Graph interpretation data
Content starts

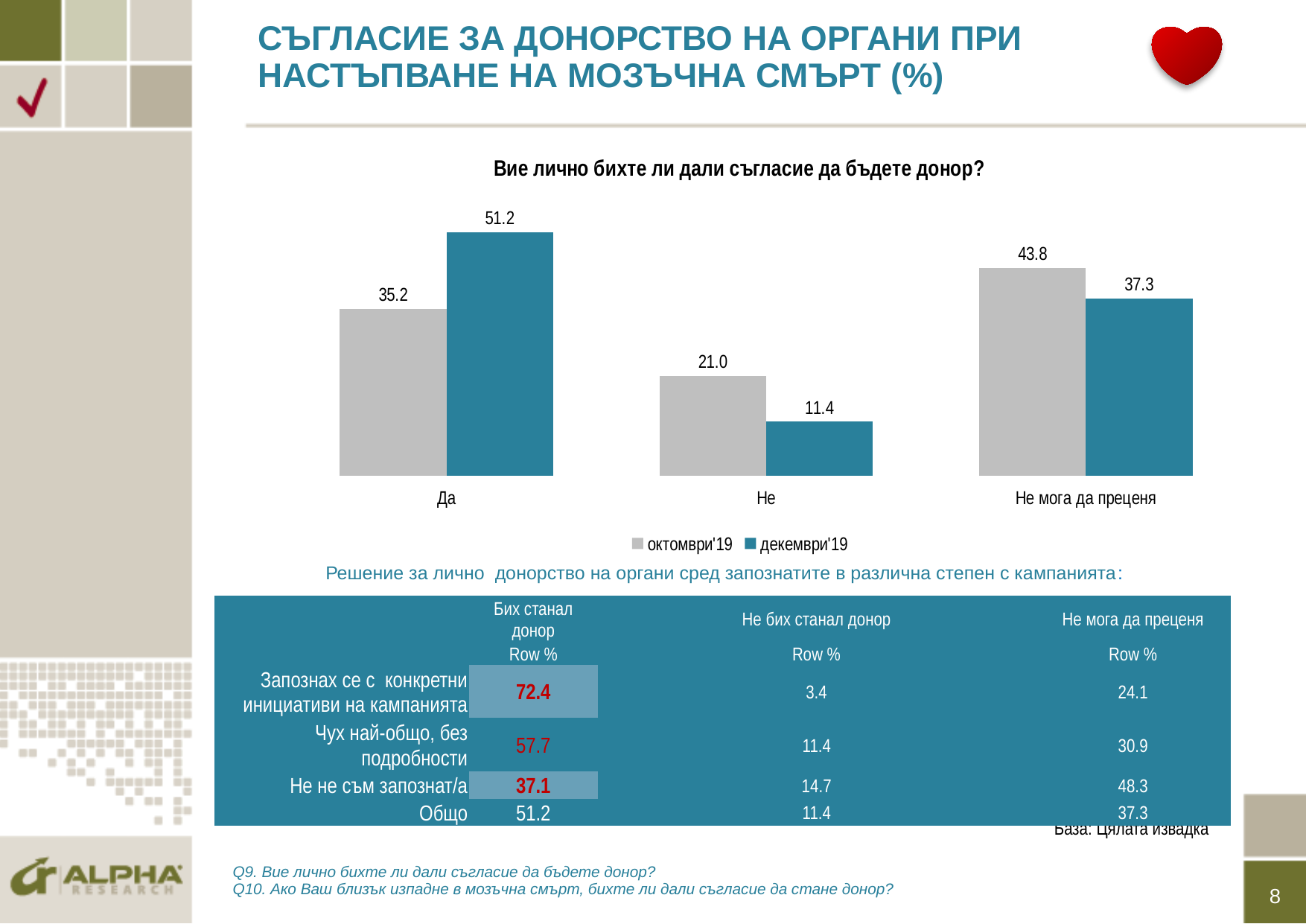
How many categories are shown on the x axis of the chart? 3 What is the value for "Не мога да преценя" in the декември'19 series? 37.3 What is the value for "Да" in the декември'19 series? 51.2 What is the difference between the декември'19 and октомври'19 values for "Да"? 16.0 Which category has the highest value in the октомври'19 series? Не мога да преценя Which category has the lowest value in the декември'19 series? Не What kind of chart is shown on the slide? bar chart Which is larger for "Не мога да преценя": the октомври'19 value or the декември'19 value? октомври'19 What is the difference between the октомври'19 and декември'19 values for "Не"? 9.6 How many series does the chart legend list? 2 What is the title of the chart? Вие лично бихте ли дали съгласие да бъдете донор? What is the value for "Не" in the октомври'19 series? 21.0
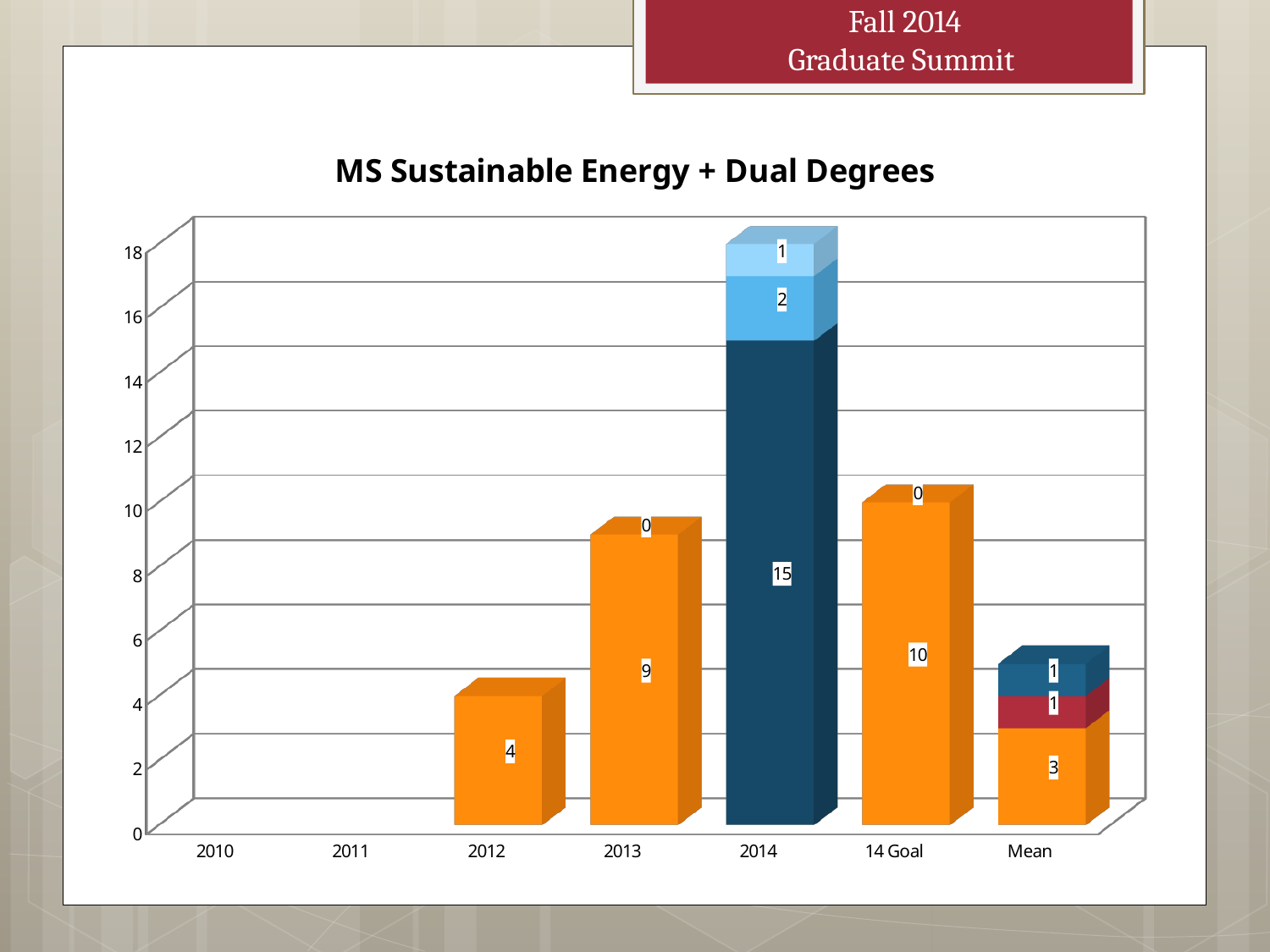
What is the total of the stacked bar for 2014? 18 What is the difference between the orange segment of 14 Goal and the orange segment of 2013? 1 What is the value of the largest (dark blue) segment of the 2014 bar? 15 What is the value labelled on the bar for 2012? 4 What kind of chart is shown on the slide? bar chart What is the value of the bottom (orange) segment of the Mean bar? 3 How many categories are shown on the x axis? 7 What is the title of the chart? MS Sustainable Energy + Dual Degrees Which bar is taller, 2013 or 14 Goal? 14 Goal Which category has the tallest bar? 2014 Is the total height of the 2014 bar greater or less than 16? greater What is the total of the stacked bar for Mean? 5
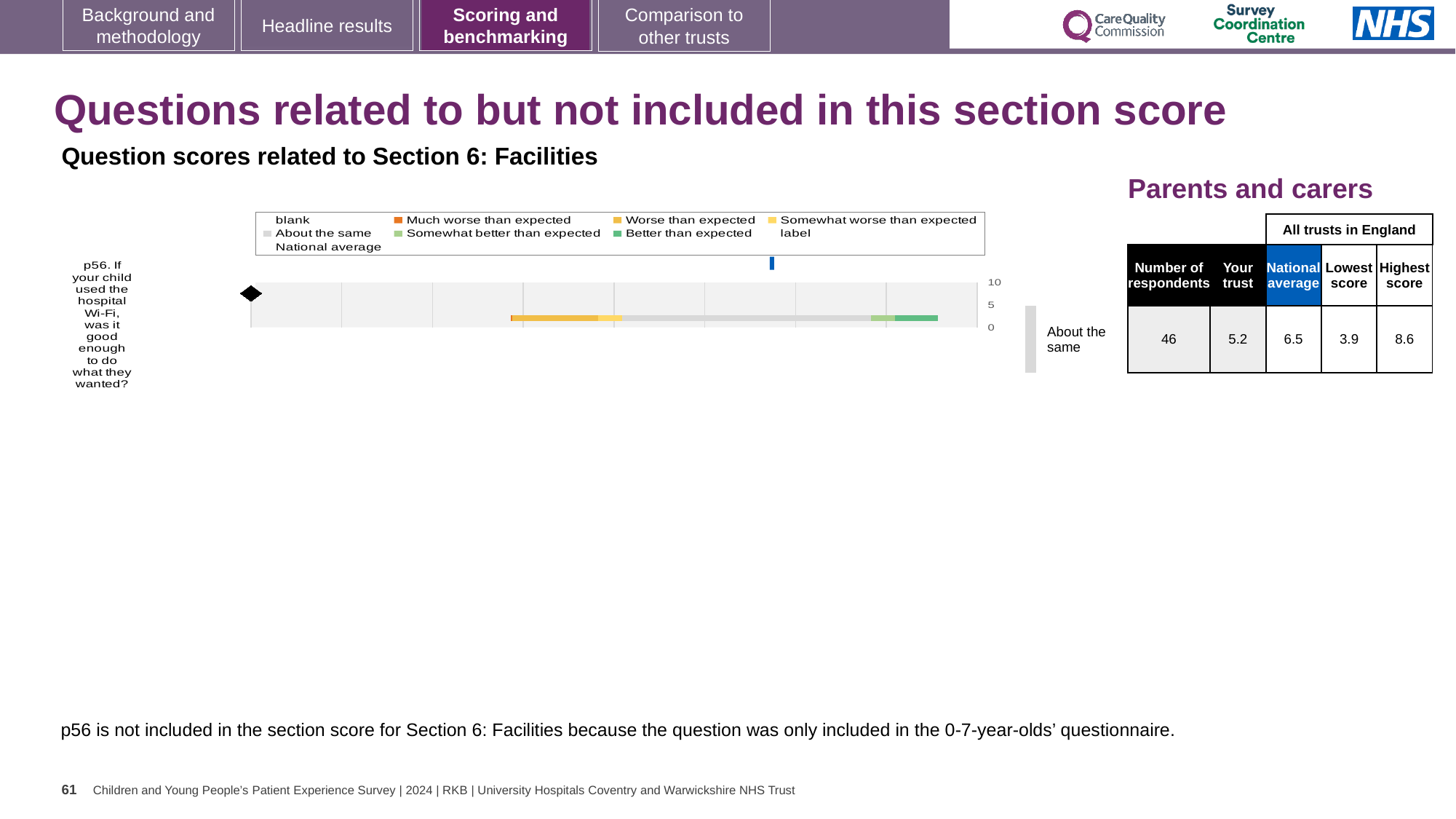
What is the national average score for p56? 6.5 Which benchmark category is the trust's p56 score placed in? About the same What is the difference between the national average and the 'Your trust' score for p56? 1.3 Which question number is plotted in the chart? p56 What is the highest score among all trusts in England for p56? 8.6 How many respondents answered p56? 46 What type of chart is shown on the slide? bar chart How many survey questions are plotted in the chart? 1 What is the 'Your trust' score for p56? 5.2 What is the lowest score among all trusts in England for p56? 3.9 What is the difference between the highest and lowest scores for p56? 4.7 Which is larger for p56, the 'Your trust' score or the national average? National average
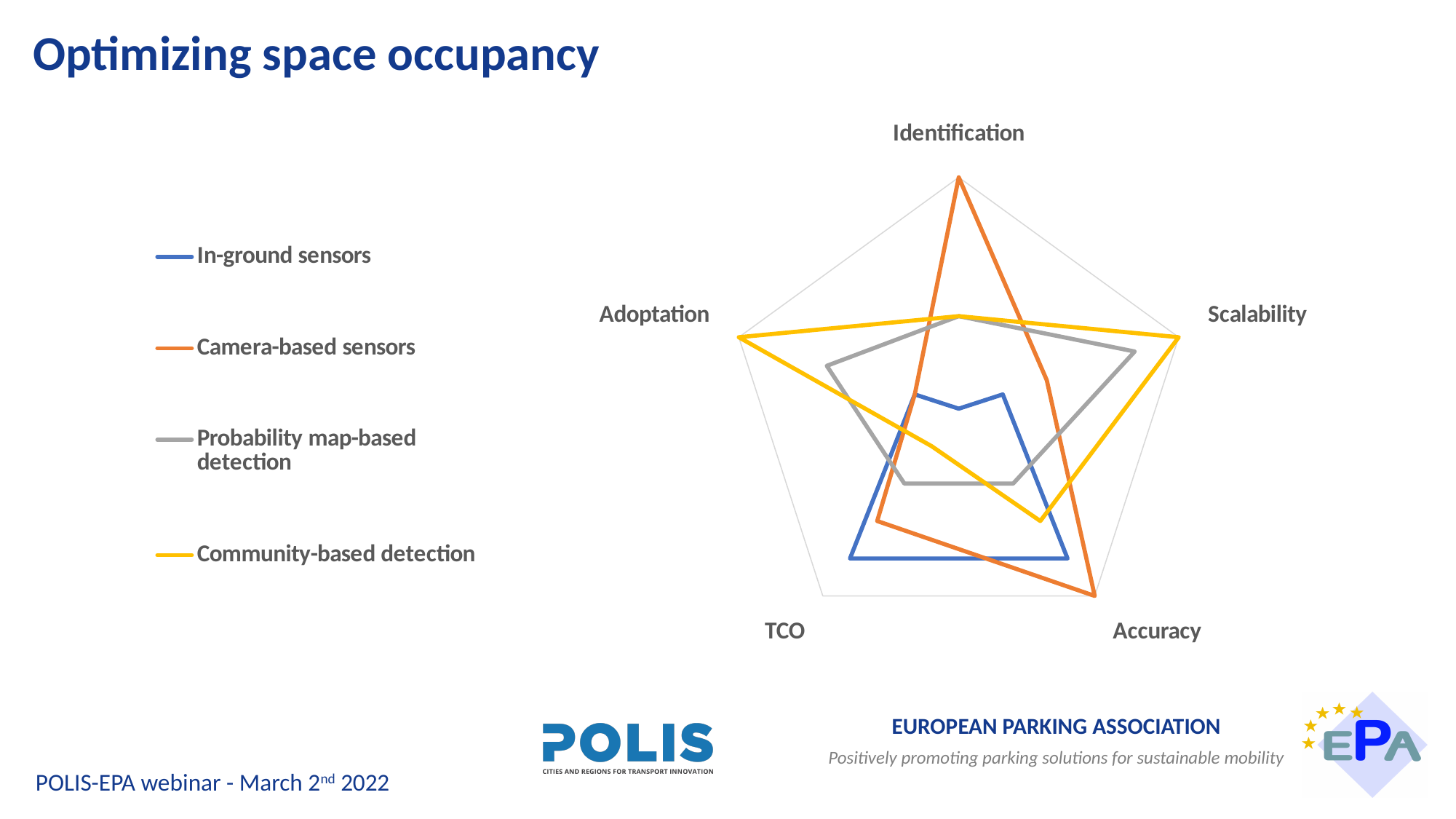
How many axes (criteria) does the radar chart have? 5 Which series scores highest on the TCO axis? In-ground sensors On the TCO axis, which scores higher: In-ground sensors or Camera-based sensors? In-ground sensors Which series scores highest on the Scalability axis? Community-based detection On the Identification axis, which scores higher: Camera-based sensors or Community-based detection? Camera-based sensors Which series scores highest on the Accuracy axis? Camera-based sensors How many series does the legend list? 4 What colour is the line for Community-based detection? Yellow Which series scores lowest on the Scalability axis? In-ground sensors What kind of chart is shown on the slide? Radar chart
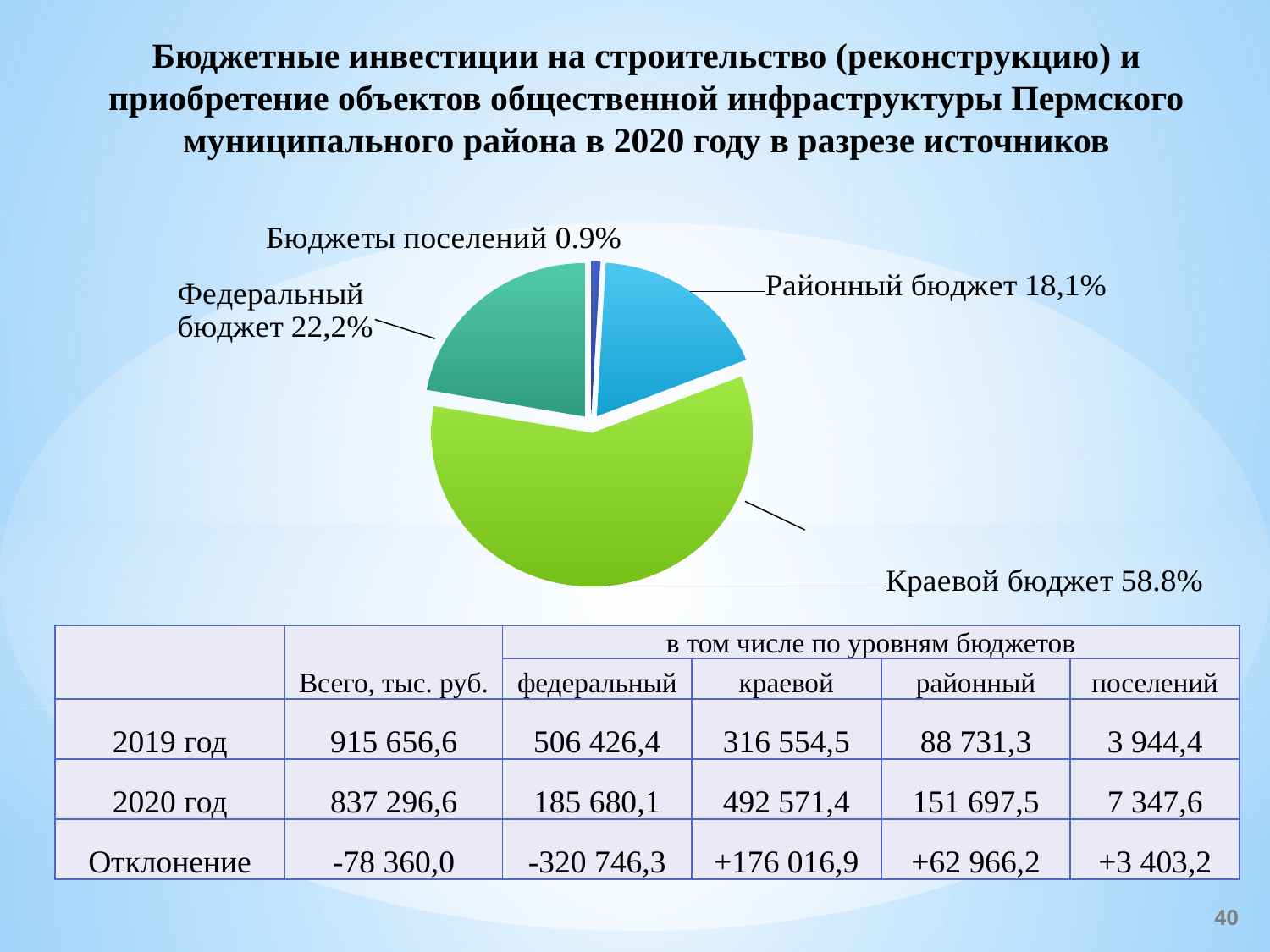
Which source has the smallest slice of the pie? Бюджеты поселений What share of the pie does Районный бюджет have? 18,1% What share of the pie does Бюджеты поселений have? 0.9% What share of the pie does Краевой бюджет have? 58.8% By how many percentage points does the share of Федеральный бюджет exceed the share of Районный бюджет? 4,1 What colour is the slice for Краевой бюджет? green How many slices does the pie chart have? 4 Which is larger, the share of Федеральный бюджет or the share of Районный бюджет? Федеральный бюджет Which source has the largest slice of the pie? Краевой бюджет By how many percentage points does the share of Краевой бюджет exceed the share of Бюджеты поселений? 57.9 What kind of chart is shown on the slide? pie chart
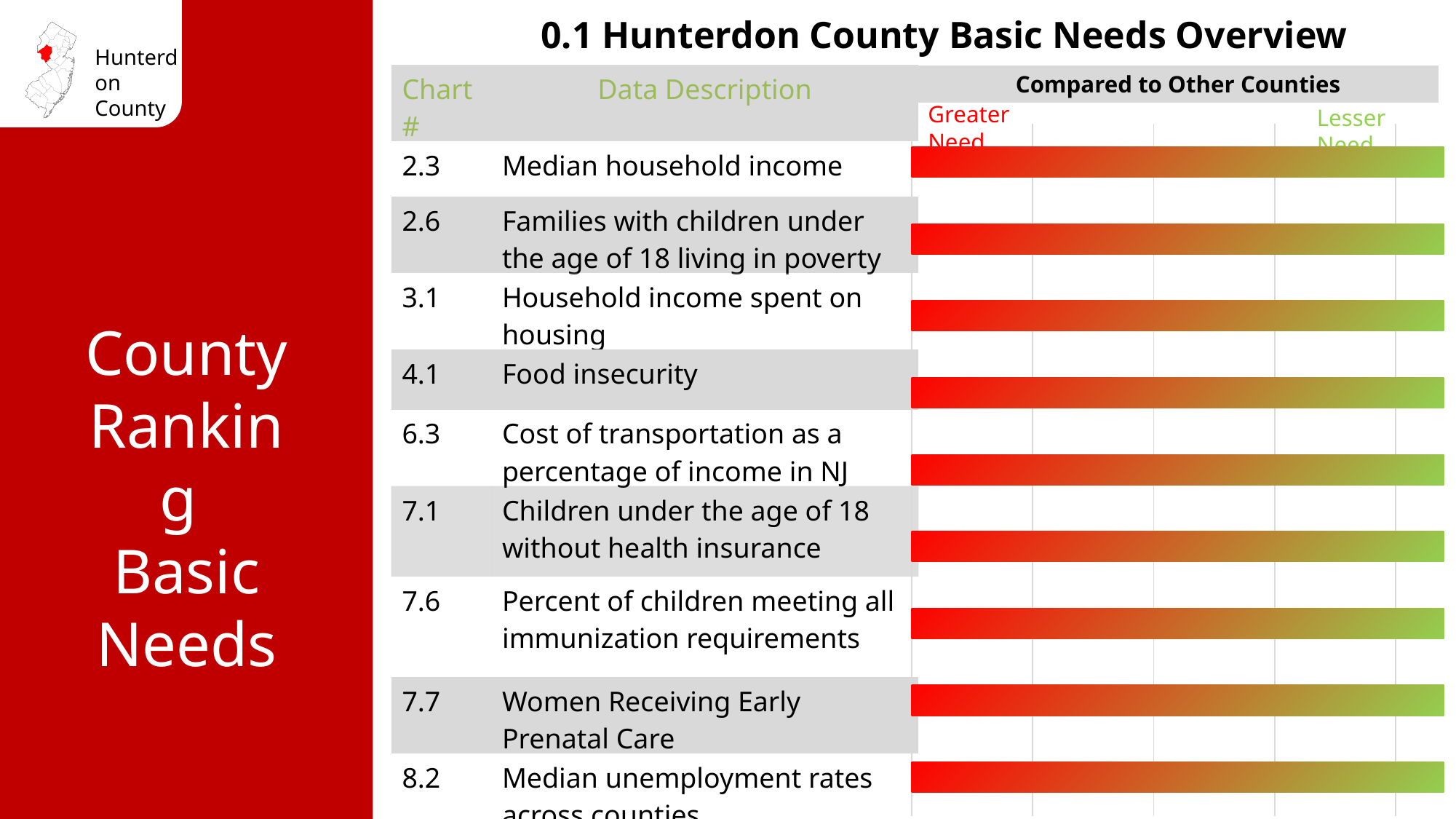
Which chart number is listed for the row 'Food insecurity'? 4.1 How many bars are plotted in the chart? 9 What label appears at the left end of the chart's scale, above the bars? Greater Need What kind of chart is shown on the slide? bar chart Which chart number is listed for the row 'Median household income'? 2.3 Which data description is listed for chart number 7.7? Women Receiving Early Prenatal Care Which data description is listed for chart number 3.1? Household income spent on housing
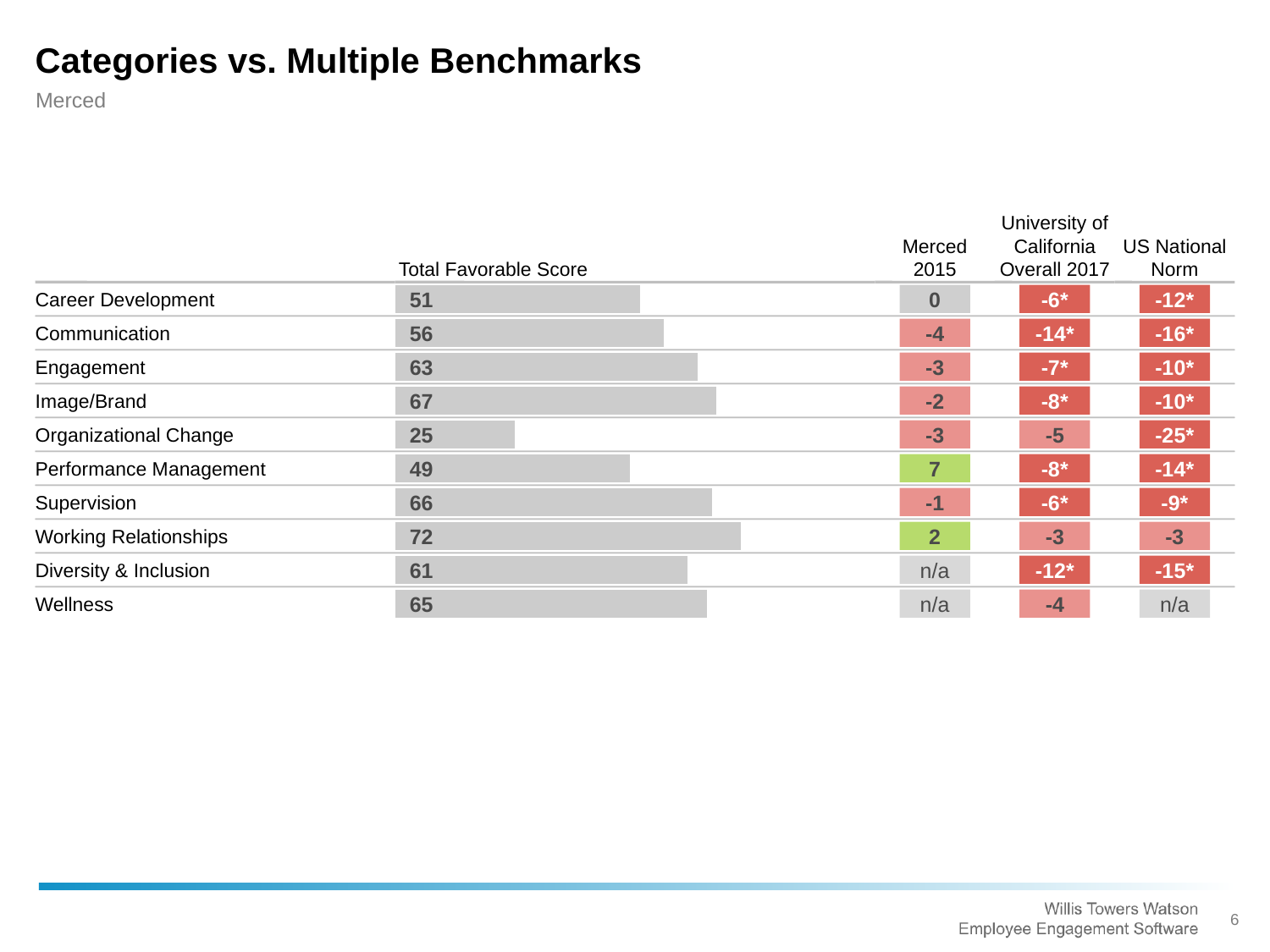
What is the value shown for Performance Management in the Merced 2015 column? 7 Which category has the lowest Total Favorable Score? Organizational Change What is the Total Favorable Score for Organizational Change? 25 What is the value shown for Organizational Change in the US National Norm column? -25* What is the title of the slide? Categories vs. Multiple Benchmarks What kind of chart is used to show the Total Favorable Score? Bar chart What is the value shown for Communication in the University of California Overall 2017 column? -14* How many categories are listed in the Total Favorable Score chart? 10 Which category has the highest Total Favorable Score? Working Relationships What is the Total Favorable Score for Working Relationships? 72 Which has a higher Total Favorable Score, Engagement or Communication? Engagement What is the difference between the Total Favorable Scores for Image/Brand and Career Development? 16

Content ends

- [REQUIRED WORK]:
Output the rows from the start through the line containing "What is the total of the stacked bar for 2014?", inclusive, as a JSON list of strings with one string per line, leaving out the pictures and any blank lines.

- [PROBLEM SOLUTION]:
[
  "How many categories are shown on the x axis of the chart? 3 What is the value for \"Не мога да преценя\" in the декември'19 series? 37.3 What is the value for \"Да\" in the декември'19 series? 51.2 What is the difference between the декември'19 and октомври'19 values for \"Да\"? 16.0 Which category has the highest value in the октомври'19 series? Не мога да преценя Which category has the lowest value in the декември'19 series? Не What kind of chart is shown on the slide? bar chart Which is larger for \"Не мога да преценя\": the октомври'19 value or the декември'19 value? октомври'19 What is the difference between the октомври'19 and декември'19 values for \"Не\"? 9.6 How many series does the chart legend list? 2 What is the title of the chart? Вие лично бихте ли дали съгласие да бъдете донор? What is the value for \"Не\" in the октомври'19 series? 21.0",
  "What is the total of the stacked bar for 2014? 18 What is the difference between the orange segment of 14 Goal and the orange segment of 2013? 1 What is the value of the largest (dark blue) segment of the 2014 bar? 15 What is the value labelled on the bar for 2012? 4 What kind of chart is shown on the slide? bar chart What is the value of the bottom (orange) segment of the Mean bar? 3 How many categories are shown on the x axis? 7 What is the title of the chart? MS Sustainable Energy + Dual Degrees Which bar is taller, 2013 or 14 Goal? 14 Goal Which category has the tallest bar? 2014 Is the total height of the 2014 bar greater or less than 16? greater What is the total of the stacked bar for Mean? 5"
]